*Extracted entries*
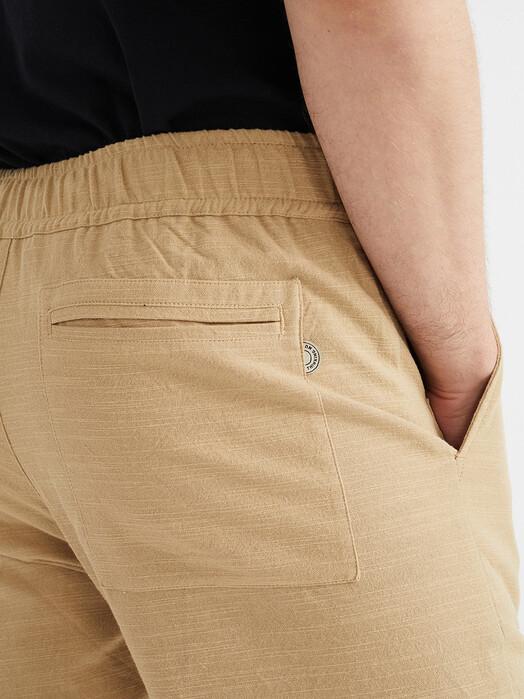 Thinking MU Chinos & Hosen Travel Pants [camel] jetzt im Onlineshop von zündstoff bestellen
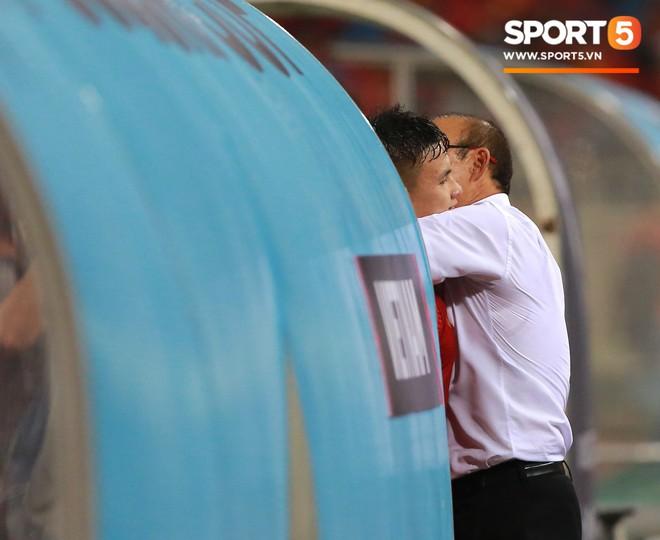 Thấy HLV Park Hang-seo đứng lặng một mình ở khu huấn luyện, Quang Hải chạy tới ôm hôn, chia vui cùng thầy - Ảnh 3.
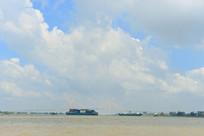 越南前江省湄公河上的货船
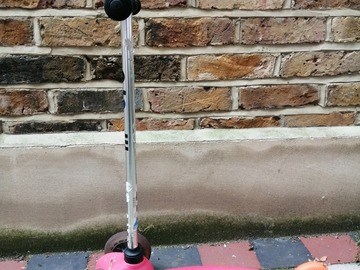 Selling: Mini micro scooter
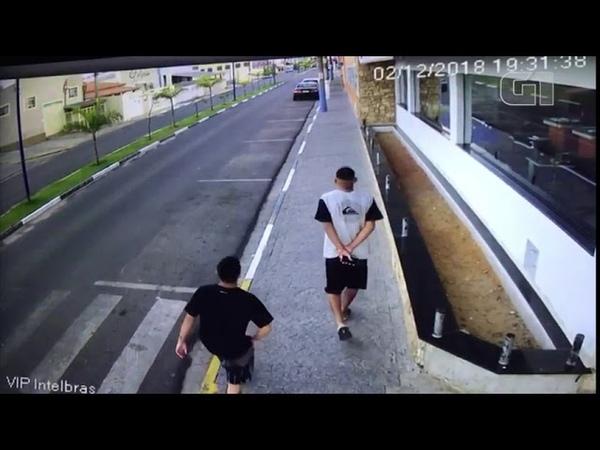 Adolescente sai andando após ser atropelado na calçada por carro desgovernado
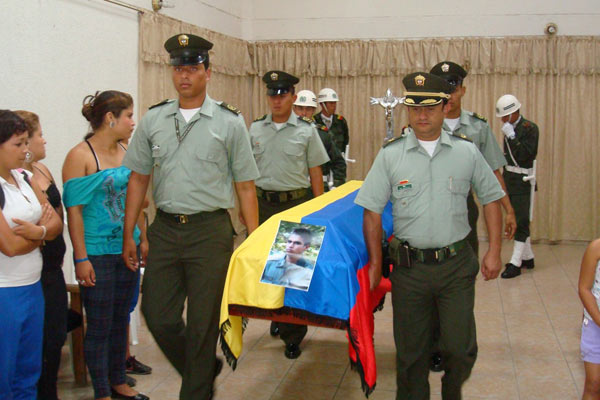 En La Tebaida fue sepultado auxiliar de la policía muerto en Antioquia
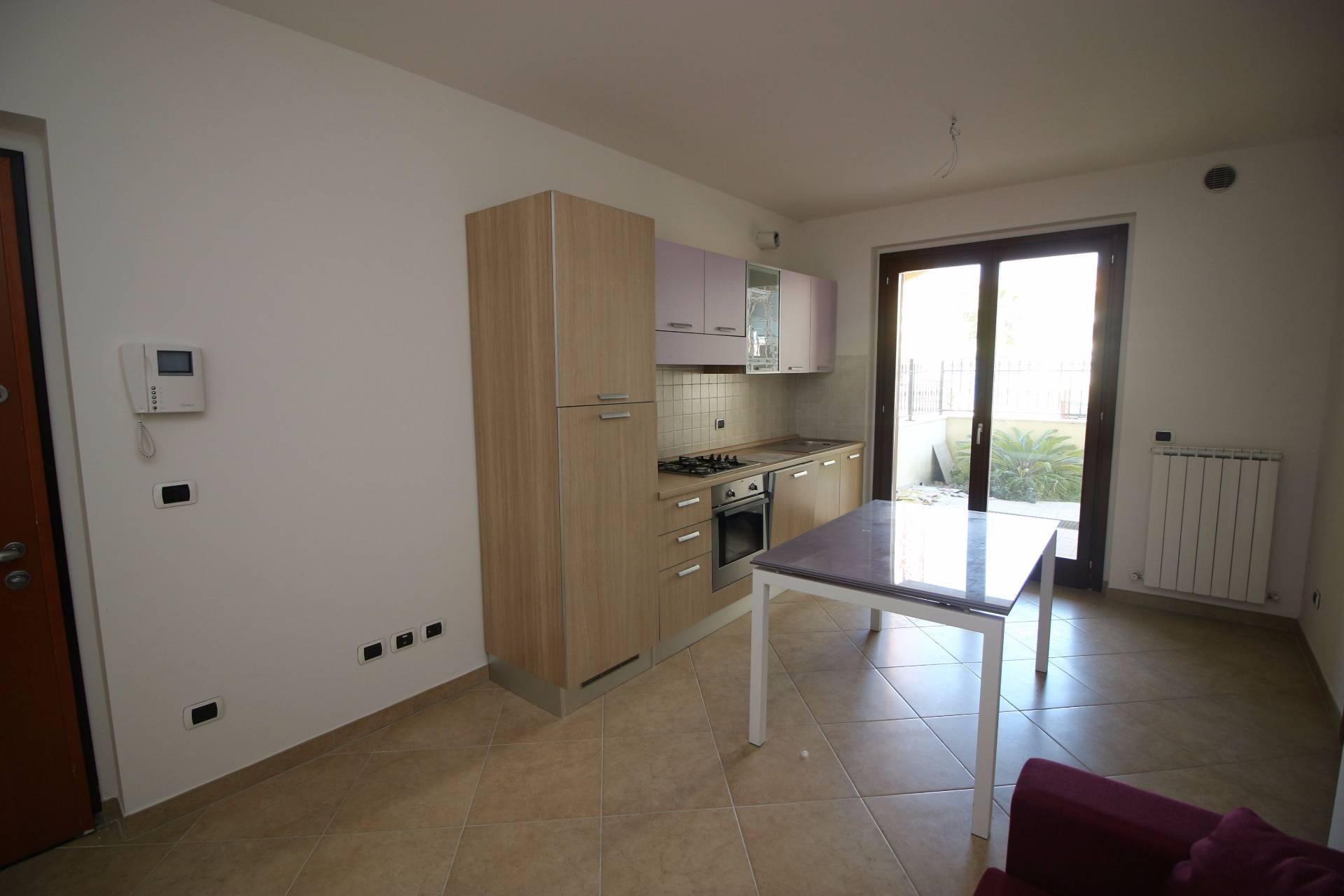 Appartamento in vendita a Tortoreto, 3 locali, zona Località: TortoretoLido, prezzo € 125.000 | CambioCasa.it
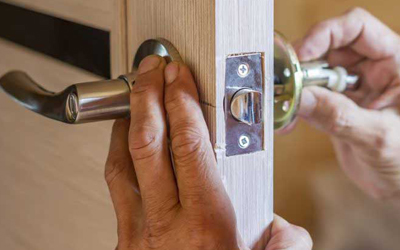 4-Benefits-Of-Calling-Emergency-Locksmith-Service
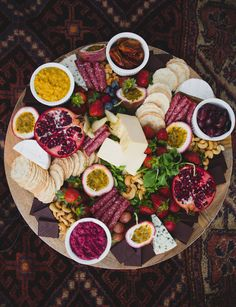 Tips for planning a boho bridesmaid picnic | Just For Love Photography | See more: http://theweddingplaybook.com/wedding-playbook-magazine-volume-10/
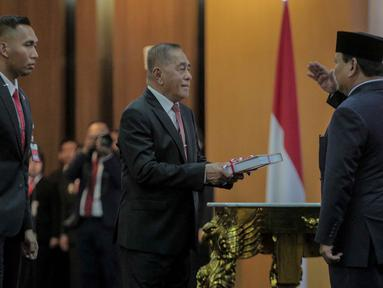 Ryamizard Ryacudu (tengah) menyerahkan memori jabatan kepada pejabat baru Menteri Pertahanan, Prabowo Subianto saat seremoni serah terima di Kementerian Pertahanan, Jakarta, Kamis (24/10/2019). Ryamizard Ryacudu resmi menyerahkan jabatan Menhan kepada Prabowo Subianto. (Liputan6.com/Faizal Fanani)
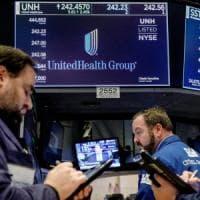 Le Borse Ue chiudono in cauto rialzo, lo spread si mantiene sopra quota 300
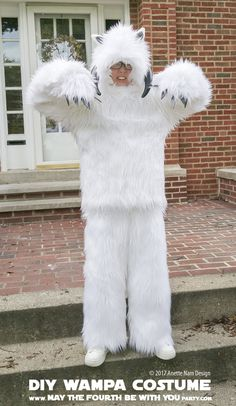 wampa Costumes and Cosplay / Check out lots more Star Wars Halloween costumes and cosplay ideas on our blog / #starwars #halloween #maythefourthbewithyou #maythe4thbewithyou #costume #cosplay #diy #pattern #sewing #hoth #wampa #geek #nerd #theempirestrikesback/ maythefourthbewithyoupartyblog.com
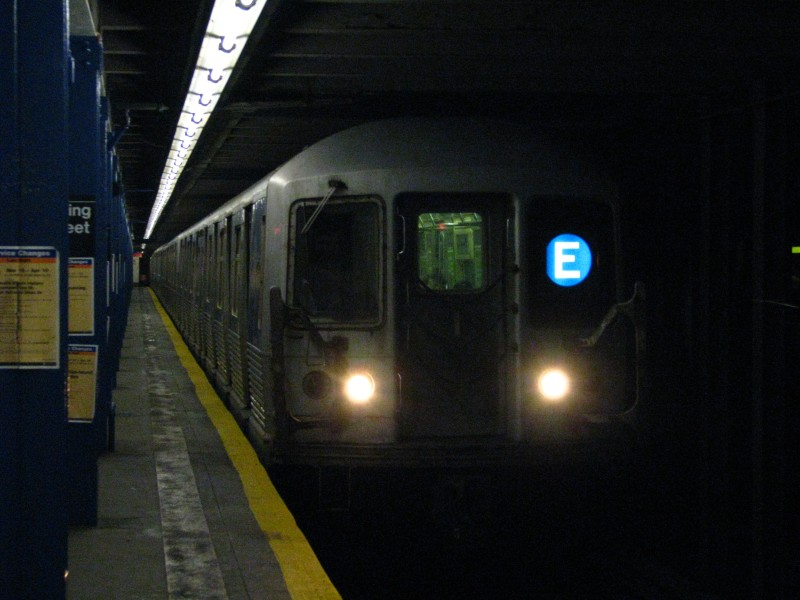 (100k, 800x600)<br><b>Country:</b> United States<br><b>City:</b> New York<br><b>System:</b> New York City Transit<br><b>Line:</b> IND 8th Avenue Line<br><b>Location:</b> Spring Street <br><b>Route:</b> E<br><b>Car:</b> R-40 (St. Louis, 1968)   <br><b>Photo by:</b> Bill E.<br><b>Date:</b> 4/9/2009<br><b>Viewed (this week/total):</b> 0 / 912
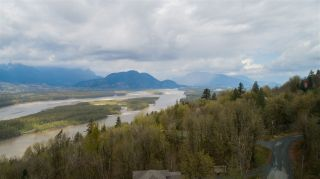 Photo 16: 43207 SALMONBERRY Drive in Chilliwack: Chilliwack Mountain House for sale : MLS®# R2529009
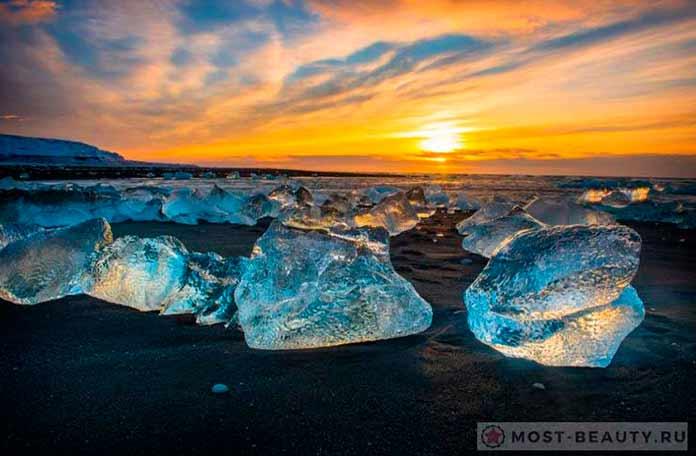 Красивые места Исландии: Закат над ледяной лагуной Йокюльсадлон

*What the exercise asks*
Print, with pictures removed, exactly the lines of the records above from the top through the line containing "Appartamento in vendita".

*Exercise answer*
 Thinking MU Chinos & Hosen Travel Pants [camel] jetzt im Onlineshop von zündstoff bestellen
 Thấy HLV Park Hang-seo đứng lặng một mình ở khu huấn luyện, Quang Hải chạy tới ôm hôn, chia vui cùng thầy - Ảnh 3.
 越南前江省湄公河上的货船
 Selling: Mini micro scooter
 Adolescente sai andando após ser atropelado na calçada por carro desgovernado
 En La Tebaida fue sepultado auxiliar de la policía muerto en Antioquia
 Appartamento in vendita a Tortoreto, 3 locali, zona Località: TortoretoLido, prezzo € 125.000 | CambioCasa.it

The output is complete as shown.